= 読む文章 =
++++++++

右足首が慢性的な腱炎のため、先月から整形外科で週1回の衝撃波治療(ESWT)を始めました。
衝撃波治療とは名前の通り、痛みを感じている患部に2,000発もの衝撃波を当て続けて治すという
マッドサイエンティストが拷問の最中に偶然見つけたような治療法
なんですけど、これがもう痛いのなんの。
初回は理学療法士さんに「これから患部周辺に衝撃波を当てます。痛すぎたら言ってください」と説明をうけ、さすがに痛すぎる部位は避けてくれるんだなって納得して「そこ!そこ泣くほど痛いです!」と伝えたら
「じゃあここに2,000発当てましょう」
と耳を疑うような返しをされて本当に泣きました。鬼畜か。
でも、その後は患部の慢性的だった痛みが和らいで歩くのも随分ラクになったんです。
そのことを2回目の治療中に理学療法士さんに話すと
「施術中に喋れる余裕があるなら強度レベルを上げましょうか」
と、再び耳を疑う返しをされてやっぱり泣きました。鬼畜だ。
だけども、これまた施術直後からビックリするくらい足が軽くなってて。
「痛みに慣れてきたら、可能な限り強度レベルを上げた方が効果あるんですよ」
と説明してもらいました。
そして先週の金曜日。3回目の治療中のこと。
「万里さん、痛みはどうですか?」
患部に衝撃波を当てながら聞く理学療法士さん。
「今日はそれほど痛くはありません」
痛みを感じないワケではありませんが、なんとか我慢できるレベル。今回は泣かずに済みそうです。
「良い傾向ですね。今はレベル5でMAXが6なんですが、(MAXまで)上げますか?」
ーーー痛みに慣れてきたら、可能な限り強度レベルを上げた方が効果あるんですよーーー
先週言われた言葉が頭の中でリフレインのように蘇りました。
早く治るならレベルを上げたいけど、痛みに耐えられる自信はありません。
失神するか、最悪は
失禁
すらありえます。
「残り500発。やりますか?」
500発ならギリギリ耐えられるかも。その言葉で覚悟を決めました。
「やります。でも僕が『下げて!』と言ったら即座にレベルを下げてください」
わかりました、と頷いてマシンのダイアルをMAXにする理学療法士さん。
ヴゥンと低い音を立てる治療器。
同時に叫ぶ僕。

++++++++

= 練習問題 A =
衝撃波治療の文章で、3回目の治療中に理学療法士さんが示した強度レベルのMAXはいくつですか。
= 練習問題 B =
衝撃波治療の文章を、最後の一文のあとから続けて書いてください。
リストは使わなくてもかまいません。

= データ内容 =
++++++++

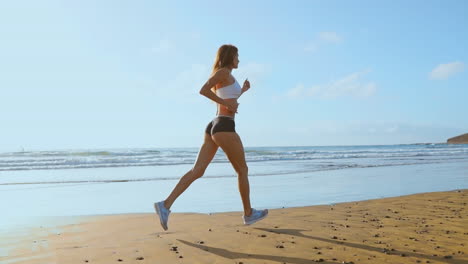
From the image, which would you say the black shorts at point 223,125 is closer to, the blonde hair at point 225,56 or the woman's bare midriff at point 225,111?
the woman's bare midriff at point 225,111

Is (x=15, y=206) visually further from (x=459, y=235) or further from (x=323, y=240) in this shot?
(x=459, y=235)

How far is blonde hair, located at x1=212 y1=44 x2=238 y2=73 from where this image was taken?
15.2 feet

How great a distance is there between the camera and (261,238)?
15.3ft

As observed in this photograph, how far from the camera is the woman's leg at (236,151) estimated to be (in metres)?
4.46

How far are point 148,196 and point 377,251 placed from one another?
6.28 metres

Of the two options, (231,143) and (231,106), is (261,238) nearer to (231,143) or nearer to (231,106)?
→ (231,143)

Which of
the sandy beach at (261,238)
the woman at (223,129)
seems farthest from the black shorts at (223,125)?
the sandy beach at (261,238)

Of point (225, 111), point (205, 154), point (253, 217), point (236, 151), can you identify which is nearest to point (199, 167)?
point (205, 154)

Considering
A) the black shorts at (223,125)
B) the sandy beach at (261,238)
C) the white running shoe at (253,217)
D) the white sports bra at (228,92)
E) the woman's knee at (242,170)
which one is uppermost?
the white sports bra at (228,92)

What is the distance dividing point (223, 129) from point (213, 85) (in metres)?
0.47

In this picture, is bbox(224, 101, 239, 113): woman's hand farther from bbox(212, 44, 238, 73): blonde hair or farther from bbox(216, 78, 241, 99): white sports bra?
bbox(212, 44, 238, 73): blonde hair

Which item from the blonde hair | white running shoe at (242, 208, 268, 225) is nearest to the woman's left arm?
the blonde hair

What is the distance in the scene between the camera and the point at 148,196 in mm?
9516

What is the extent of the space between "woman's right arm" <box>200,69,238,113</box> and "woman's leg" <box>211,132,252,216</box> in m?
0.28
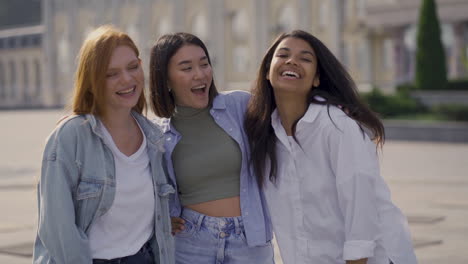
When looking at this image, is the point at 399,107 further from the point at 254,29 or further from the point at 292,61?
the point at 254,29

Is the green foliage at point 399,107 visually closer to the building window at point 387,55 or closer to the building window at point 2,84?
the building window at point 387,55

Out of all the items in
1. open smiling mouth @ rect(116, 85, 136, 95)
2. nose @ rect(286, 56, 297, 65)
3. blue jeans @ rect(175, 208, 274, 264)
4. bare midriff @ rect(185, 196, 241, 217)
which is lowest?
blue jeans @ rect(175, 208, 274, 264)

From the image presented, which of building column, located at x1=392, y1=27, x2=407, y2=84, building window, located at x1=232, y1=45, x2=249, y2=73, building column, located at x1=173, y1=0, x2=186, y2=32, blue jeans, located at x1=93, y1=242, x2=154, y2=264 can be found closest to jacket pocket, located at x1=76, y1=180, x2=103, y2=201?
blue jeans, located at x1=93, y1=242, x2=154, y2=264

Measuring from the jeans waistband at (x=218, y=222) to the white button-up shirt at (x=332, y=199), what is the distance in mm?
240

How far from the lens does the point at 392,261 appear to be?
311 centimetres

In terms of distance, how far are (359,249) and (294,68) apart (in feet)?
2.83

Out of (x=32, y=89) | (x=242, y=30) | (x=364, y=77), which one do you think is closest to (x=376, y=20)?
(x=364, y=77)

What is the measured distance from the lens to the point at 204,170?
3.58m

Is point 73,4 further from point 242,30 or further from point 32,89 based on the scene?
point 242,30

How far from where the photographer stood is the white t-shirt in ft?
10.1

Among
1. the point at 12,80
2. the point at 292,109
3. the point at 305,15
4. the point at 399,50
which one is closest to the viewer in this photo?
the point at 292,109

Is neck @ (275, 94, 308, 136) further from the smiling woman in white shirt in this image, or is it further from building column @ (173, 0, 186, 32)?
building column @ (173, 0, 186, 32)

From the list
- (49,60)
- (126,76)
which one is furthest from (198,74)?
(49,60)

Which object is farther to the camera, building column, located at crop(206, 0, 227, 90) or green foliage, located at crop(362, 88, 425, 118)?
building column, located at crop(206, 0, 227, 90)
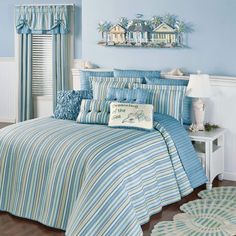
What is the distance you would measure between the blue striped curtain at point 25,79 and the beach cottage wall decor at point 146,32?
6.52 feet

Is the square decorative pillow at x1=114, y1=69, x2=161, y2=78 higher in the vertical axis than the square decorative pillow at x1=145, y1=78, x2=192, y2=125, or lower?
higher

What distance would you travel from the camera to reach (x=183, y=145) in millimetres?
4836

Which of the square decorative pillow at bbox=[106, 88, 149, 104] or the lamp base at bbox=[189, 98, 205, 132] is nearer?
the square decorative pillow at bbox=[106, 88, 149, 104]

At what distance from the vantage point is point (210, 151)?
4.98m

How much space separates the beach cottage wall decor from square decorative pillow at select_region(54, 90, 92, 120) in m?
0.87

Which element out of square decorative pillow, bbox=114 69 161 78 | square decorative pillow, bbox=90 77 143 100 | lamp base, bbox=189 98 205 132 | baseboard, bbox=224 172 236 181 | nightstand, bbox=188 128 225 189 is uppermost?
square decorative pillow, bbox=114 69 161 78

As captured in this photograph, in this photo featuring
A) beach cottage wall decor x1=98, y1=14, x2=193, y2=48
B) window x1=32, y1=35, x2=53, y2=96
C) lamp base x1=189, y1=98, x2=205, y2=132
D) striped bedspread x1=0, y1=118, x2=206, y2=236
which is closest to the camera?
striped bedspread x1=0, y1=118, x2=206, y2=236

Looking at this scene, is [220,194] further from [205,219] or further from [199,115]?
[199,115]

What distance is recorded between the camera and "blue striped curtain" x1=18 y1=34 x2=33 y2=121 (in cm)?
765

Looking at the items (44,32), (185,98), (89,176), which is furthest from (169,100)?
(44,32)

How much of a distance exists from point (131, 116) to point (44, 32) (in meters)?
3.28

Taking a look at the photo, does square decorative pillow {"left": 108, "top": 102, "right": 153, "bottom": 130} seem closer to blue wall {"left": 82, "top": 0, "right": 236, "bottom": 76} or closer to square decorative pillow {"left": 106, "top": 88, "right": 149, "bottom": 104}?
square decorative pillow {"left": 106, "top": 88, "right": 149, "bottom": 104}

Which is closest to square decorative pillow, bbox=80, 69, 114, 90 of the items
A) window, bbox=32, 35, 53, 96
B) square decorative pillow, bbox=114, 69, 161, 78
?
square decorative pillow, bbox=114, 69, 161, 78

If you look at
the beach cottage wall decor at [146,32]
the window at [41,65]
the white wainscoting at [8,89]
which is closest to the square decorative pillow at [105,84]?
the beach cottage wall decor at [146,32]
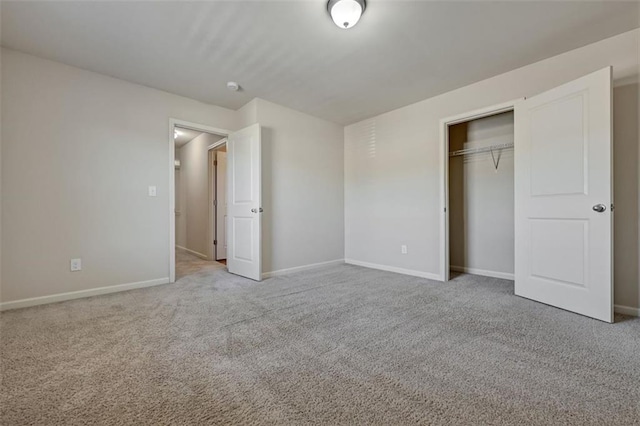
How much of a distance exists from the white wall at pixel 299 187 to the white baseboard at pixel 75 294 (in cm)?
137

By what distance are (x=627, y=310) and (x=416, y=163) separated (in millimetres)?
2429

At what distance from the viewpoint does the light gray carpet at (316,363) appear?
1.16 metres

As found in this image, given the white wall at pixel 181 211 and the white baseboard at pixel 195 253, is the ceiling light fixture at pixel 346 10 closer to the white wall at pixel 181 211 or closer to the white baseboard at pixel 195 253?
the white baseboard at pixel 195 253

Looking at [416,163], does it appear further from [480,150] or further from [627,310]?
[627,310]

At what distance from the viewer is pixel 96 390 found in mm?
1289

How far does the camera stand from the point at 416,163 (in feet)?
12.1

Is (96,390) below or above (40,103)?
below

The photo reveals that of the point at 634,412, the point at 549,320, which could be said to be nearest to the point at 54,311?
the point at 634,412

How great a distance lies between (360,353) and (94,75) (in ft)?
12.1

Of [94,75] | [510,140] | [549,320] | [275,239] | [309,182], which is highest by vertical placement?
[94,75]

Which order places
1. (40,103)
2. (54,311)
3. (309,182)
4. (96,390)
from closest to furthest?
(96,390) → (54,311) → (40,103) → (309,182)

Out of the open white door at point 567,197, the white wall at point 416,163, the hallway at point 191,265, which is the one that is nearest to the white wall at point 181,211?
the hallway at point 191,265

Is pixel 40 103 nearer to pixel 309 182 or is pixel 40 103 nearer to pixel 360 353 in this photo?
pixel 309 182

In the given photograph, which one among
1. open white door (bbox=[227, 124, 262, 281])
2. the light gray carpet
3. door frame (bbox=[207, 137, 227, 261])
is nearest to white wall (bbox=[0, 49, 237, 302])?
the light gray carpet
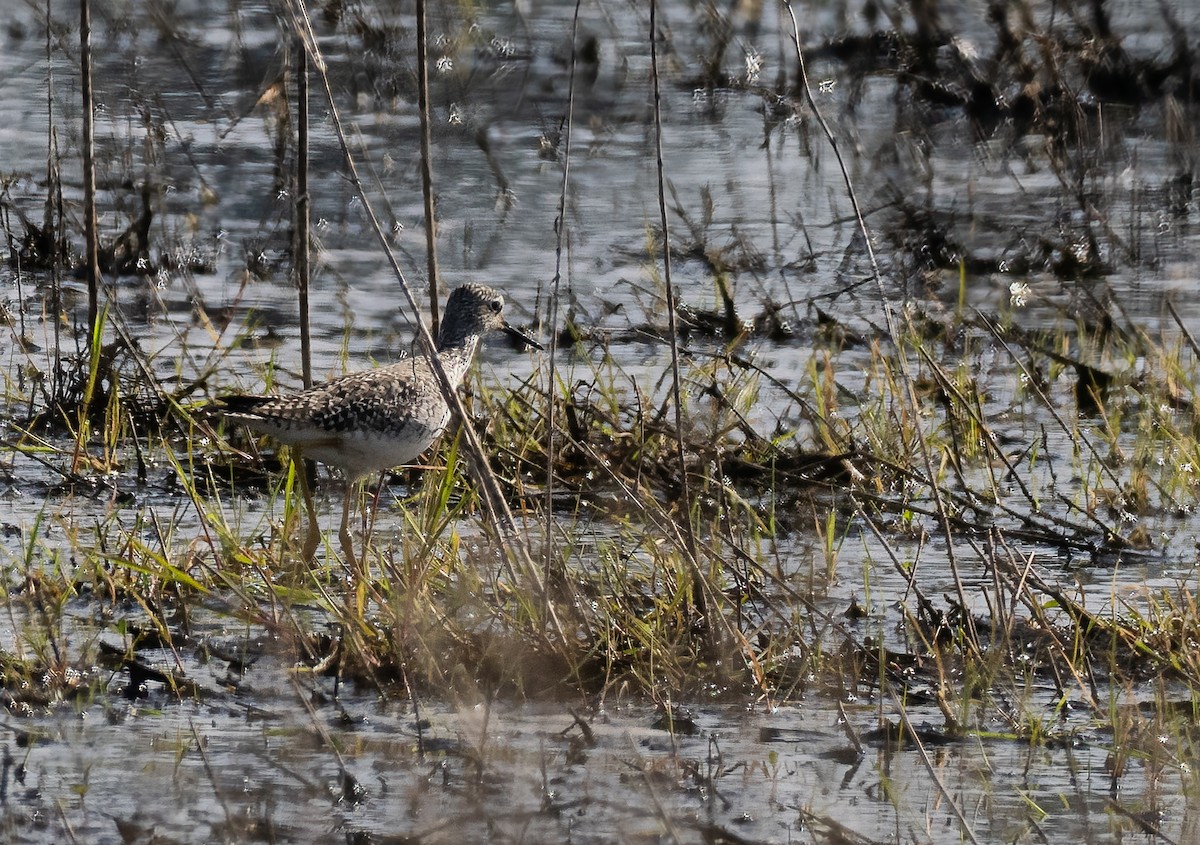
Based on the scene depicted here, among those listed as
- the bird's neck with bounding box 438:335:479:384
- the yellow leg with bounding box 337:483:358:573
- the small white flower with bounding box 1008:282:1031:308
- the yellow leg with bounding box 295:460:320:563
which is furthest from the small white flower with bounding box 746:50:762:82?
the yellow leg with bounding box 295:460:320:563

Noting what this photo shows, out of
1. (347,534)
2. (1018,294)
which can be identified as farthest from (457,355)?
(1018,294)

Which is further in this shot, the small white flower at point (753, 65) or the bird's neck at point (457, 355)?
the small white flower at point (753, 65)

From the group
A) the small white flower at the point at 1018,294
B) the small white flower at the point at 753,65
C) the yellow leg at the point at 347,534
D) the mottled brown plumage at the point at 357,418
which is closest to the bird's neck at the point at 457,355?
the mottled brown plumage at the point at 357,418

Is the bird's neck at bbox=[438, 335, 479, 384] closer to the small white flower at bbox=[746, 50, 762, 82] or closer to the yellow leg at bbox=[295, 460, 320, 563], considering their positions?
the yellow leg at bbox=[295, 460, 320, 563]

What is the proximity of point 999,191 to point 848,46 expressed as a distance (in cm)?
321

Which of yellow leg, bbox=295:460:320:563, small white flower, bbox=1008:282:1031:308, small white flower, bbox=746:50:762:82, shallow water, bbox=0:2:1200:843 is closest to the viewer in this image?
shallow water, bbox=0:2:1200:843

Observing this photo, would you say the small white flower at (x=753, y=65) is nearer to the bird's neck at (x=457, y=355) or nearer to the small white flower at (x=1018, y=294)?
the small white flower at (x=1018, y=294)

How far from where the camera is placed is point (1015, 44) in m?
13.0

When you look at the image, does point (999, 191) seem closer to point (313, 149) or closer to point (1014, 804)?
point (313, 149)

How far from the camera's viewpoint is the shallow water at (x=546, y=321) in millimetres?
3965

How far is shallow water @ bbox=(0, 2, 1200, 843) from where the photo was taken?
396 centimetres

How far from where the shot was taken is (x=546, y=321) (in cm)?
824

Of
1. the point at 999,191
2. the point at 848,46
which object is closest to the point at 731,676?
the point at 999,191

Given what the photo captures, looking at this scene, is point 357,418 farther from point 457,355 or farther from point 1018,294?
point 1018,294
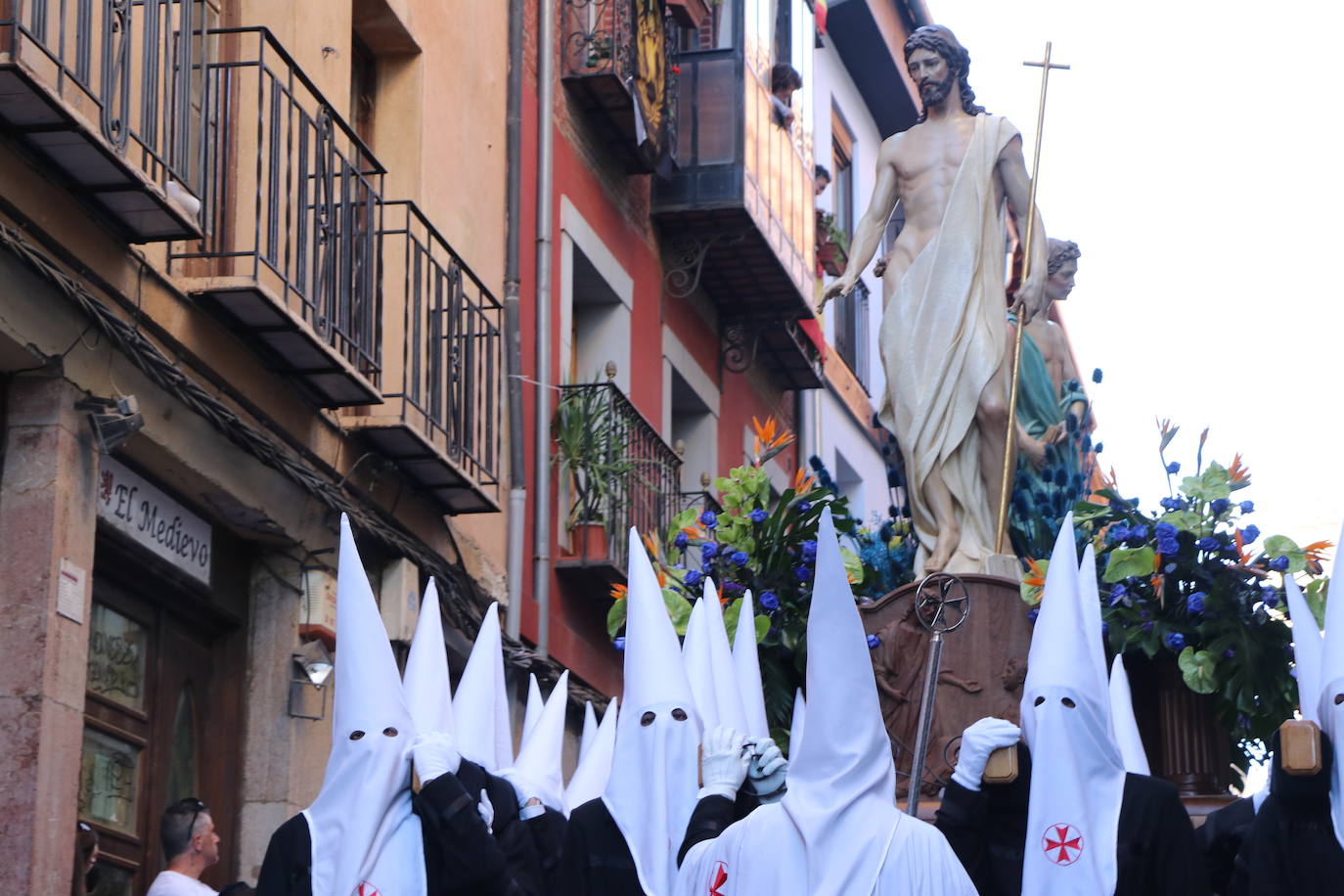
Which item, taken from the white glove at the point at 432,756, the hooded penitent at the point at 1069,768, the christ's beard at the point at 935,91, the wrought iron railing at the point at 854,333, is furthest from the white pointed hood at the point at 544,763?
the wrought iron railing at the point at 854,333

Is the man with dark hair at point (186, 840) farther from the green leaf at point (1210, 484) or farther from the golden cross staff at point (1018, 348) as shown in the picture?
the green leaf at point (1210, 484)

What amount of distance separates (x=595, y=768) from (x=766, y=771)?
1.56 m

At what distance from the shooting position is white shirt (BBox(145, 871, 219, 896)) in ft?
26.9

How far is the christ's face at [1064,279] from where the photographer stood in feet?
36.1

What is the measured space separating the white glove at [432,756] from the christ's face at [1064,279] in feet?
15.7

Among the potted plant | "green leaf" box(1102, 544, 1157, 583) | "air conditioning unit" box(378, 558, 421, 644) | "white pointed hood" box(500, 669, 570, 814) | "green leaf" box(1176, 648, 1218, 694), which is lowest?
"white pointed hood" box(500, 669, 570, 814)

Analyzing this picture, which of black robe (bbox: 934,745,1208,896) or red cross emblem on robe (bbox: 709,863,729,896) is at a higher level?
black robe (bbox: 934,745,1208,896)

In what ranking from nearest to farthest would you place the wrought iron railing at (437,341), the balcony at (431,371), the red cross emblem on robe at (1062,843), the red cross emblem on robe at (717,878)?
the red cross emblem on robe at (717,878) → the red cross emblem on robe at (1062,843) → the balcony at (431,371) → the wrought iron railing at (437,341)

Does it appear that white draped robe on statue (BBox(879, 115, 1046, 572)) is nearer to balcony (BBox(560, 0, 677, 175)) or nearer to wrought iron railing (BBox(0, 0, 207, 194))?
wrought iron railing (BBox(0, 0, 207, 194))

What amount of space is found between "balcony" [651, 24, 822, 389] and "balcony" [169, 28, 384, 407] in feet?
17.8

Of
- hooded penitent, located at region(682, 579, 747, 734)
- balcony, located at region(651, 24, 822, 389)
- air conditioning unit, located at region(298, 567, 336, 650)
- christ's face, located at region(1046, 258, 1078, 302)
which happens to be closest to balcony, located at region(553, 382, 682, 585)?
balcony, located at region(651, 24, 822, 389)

++++++++

= 解答 A =
MAXはレベル6です。

= 解答 B =
想像以上に痛くて治療ベッドから飛び上がりました。
こんなの絶対ムリだって。この痛みを500発も耐えられない。耐えられるワケない。
激痛で上手く喋れないため、理学療法士さんの目を見ながらプルプルと首を小さく横に振って『ムリです』アピールをすると、理学療法士さんは真剣な眼差しで答えました。
「安心して任せてください!」
別に不安で震えてるワケじゃないからね。
「ム……ムリ」
ジェスチャーでは伝わらないので、なんとか声を絞り出しました。聞こえるかどうかの小声だけどこの状況ならきっと伝わるはず。
「うーん、私はモンブランの方が好きですね」
なんでこの状況でスイーツの話してると思ったんだオマエ。
「レベルを……下げて……くださいぃ……」
今度は聞き取りやすいよう、ゆっくりとハッキリ言いました。
「いや、このままいきましょう!」
聞き取れてるけど約束が違う。
「まじムリ……です……痛すぎて……漏らしそうだから……下げて……」
あまりに痛すぎて懇願しました。たぶん涙声だったと思います。
「たしかに、美味しいモンブランって最近は減りましたよね」
だからなんでこの状況でスイーツの話題なんだよ。
モンブランから離れろよ。
カンカンカンカーン。
朦朧とする意識の中、頭の中では試合終了のゴングが鳴り響いていました。
***
「はい、お疲れ様でしたー」
無事(?)500発終わった頃、治療ベッドの枕にはしっかり涙の跡がついていました。
どうやら今回も泣いたようですね。
てことは三連敗か。
それでも僕は、失禁しなかった自分を褒めてあげようと思ったのです。